- **Задание**: Верните все строки материала, в которых встречается слово «shown». Учитывайте регистр букв.

Записи рассуждений по сценам
__________________________________________________

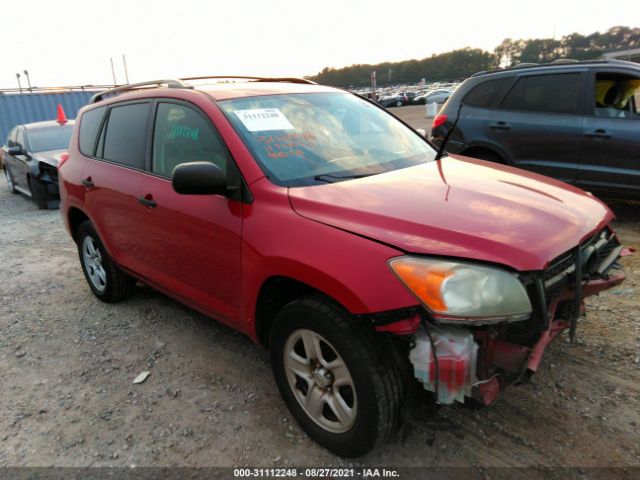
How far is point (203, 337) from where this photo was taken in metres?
3.60

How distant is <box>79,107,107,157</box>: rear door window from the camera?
160 inches

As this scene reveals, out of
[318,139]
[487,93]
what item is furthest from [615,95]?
[318,139]

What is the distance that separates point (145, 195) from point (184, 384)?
1.25 m

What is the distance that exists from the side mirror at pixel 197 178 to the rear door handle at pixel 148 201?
75cm

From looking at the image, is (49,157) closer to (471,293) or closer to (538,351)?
(471,293)

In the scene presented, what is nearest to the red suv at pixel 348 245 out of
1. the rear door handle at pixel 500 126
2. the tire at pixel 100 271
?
the tire at pixel 100 271

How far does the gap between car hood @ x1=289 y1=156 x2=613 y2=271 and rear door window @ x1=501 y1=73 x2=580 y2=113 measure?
3.19 metres

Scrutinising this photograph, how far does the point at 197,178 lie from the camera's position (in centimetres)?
243

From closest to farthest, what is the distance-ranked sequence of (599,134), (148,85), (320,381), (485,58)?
(320,381) < (148,85) < (599,134) < (485,58)

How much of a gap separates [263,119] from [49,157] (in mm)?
7325

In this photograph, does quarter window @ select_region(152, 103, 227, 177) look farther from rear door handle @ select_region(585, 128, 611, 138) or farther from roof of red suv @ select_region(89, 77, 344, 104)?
rear door handle @ select_region(585, 128, 611, 138)

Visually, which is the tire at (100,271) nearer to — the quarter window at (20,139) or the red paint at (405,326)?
the red paint at (405,326)

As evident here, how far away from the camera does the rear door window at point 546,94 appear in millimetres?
5441

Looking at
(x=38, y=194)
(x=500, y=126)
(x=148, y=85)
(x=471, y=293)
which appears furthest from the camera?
(x=38, y=194)
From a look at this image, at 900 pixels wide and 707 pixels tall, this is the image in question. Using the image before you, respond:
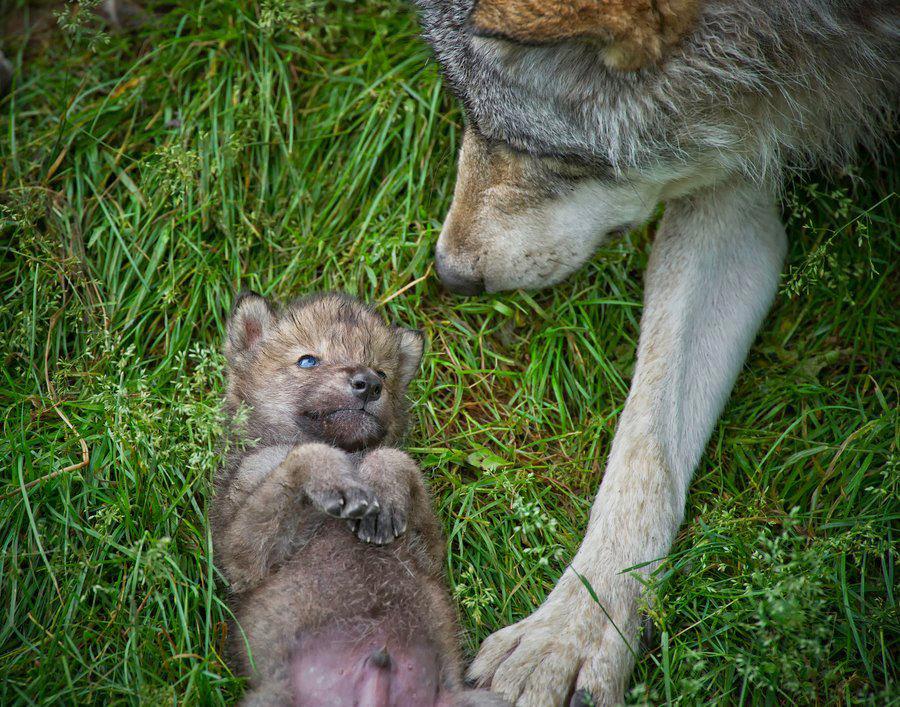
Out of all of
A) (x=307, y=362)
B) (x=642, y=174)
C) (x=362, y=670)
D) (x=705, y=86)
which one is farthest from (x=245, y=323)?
(x=705, y=86)

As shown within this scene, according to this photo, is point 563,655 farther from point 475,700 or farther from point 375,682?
point 375,682

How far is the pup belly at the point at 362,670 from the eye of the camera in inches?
104

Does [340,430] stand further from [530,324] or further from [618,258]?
[618,258]

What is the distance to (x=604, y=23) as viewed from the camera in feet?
8.45

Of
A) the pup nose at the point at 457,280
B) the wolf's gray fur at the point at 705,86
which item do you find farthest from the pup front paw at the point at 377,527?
the wolf's gray fur at the point at 705,86

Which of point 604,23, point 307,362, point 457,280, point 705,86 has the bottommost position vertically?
point 307,362

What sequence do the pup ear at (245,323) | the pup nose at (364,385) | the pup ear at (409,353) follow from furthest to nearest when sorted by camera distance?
1. the pup ear at (409,353)
2. the pup ear at (245,323)
3. the pup nose at (364,385)

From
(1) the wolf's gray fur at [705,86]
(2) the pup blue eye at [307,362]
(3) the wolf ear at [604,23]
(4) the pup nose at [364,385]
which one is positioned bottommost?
(2) the pup blue eye at [307,362]

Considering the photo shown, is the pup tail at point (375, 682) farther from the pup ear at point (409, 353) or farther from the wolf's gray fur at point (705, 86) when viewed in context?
the wolf's gray fur at point (705, 86)

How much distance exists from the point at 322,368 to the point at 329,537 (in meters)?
0.68

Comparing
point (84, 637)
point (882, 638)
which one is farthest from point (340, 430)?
point (882, 638)

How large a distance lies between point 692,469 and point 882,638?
3.02ft

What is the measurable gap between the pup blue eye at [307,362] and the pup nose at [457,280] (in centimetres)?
70

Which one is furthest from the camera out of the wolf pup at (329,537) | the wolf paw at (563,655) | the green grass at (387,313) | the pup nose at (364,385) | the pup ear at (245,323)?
the pup ear at (245,323)
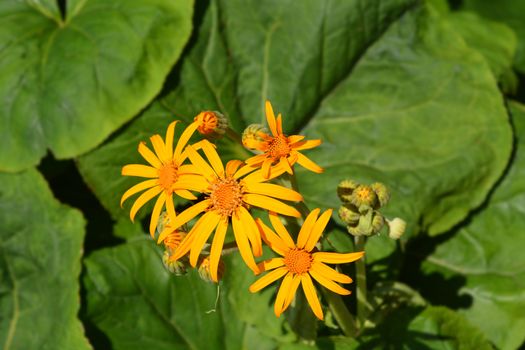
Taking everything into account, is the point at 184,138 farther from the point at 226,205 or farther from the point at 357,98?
the point at 357,98

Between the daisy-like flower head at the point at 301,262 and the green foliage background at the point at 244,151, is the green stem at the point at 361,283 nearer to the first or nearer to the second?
the green foliage background at the point at 244,151

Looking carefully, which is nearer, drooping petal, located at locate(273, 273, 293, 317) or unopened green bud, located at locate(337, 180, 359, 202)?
drooping petal, located at locate(273, 273, 293, 317)

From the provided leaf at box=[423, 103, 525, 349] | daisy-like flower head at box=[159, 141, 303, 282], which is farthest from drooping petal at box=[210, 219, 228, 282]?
leaf at box=[423, 103, 525, 349]

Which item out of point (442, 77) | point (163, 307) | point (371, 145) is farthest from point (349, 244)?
point (442, 77)

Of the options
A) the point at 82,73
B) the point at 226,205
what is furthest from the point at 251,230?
→ the point at 82,73

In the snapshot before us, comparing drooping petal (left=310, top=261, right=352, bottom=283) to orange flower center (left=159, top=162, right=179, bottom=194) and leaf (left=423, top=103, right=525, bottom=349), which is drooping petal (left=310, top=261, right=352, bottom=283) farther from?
leaf (left=423, top=103, right=525, bottom=349)

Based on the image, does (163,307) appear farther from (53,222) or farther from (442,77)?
(442,77)

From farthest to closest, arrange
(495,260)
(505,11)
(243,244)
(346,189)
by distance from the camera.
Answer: (505,11), (495,260), (346,189), (243,244)
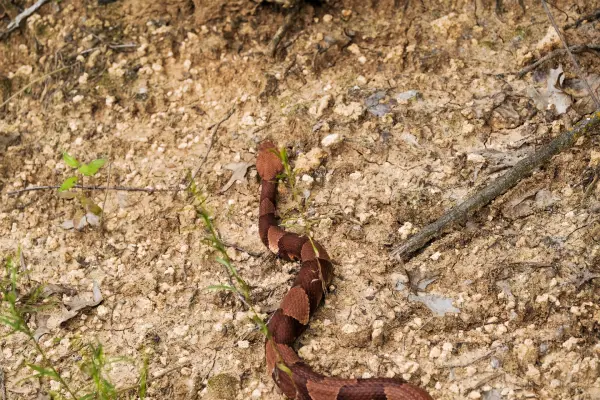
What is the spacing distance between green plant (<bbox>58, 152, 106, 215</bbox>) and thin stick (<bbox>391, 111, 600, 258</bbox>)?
2.01m

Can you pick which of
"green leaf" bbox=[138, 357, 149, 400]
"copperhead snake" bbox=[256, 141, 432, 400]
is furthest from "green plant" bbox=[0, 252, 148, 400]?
"copperhead snake" bbox=[256, 141, 432, 400]

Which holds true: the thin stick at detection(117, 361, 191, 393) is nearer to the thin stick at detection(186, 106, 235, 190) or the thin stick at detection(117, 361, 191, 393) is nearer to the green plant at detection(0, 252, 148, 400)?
the green plant at detection(0, 252, 148, 400)

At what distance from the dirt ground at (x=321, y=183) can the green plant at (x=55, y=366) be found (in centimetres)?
7

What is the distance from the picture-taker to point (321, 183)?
4.02 m

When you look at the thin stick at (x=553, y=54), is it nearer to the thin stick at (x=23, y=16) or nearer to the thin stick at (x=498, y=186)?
the thin stick at (x=498, y=186)

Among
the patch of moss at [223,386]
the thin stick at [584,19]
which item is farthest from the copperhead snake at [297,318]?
the thin stick at [584,19]

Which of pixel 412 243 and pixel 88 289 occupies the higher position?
pixel 88 289

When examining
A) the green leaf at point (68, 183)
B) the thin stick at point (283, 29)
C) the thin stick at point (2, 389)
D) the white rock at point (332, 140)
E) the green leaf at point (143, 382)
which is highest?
the green leaf at point (68, 183)

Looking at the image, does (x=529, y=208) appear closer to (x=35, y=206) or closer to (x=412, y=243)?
(x=412, y=243)

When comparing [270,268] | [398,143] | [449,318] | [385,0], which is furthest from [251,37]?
[449,318]

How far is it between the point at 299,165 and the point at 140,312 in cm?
138

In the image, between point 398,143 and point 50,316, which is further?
point 398,143

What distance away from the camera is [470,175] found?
3.76 m

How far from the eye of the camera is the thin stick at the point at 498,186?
11.4 ft
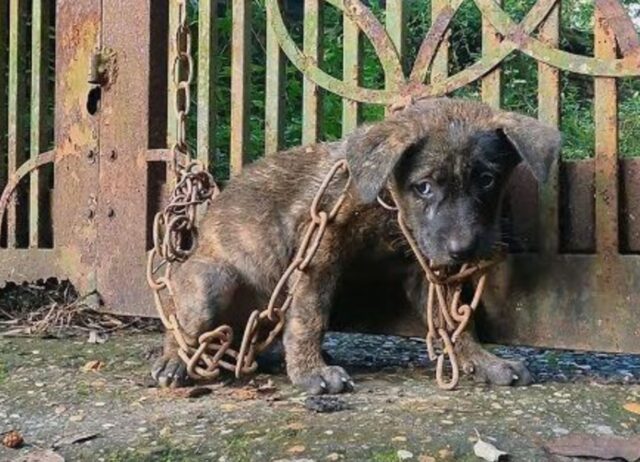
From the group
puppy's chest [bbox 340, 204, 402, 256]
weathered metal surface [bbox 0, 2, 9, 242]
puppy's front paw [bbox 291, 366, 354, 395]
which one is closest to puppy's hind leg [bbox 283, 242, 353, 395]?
puppy's front paw [bbox 291, 366, 354, 395]

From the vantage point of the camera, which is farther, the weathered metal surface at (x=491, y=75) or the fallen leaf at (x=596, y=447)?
the weathered metal surface at (x=491, y=75)

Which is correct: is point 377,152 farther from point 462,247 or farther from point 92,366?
point 92,366

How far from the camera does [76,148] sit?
5.15m

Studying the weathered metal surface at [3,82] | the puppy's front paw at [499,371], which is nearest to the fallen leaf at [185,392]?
the puppy's front paw at [499,371]

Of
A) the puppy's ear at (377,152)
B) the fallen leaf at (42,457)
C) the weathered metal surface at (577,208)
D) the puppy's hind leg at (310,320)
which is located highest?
the puppy's ear at (377,152)

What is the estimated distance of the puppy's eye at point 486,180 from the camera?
343cm

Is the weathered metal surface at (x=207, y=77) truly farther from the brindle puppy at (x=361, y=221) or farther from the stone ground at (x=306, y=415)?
the stone ground at (x=306, y=415)

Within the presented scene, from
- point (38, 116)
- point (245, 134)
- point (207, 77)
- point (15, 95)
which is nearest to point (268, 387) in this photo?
point (245, 134)

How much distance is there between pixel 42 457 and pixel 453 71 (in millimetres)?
4038

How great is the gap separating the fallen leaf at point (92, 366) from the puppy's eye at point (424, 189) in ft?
5.03

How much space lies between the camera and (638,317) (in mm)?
3580

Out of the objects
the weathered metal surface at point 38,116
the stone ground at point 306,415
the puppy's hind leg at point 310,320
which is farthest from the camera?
the weathered metal surface at point 38,116

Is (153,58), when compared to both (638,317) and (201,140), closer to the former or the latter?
(201,140)

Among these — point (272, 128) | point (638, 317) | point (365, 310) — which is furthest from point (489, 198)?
point (272, 128)
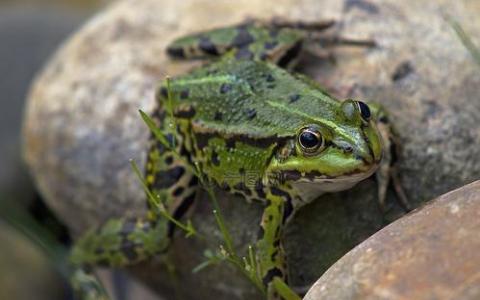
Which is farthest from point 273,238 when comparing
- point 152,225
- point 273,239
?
point 152,225

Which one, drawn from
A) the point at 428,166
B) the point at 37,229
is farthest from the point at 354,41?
the point at 37,229

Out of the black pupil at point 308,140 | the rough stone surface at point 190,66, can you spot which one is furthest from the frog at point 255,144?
the rough stone surface at point 190,66

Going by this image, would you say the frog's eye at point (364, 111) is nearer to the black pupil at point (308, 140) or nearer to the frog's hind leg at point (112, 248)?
the black pupil at point (308, 140)

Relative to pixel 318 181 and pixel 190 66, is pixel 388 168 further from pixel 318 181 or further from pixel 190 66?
pixel 190 66

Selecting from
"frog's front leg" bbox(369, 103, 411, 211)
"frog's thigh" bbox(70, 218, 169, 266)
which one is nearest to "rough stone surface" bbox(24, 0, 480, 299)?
"frog's front leg" bbox(369, 103, 411, 211)

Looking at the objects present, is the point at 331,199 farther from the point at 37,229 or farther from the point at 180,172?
the point at 37,229

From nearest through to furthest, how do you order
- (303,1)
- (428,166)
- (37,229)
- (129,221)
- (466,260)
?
1. (466,260)
2. (428,166)
3. (129,221)
4. (303,1)
5. (37,229)
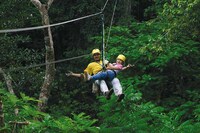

__________________________________________________

- **Ответ**:
As shown within this scene, according to this photo, is point 563,655 farther from point 475,700 or farther from point 375,682?
Considering the photo shown, is the pup tail at point (375, 682) farther from the pup ear at point (409, 353) or farther from the wolf's gray fur at point (705, 86) when viewed in context?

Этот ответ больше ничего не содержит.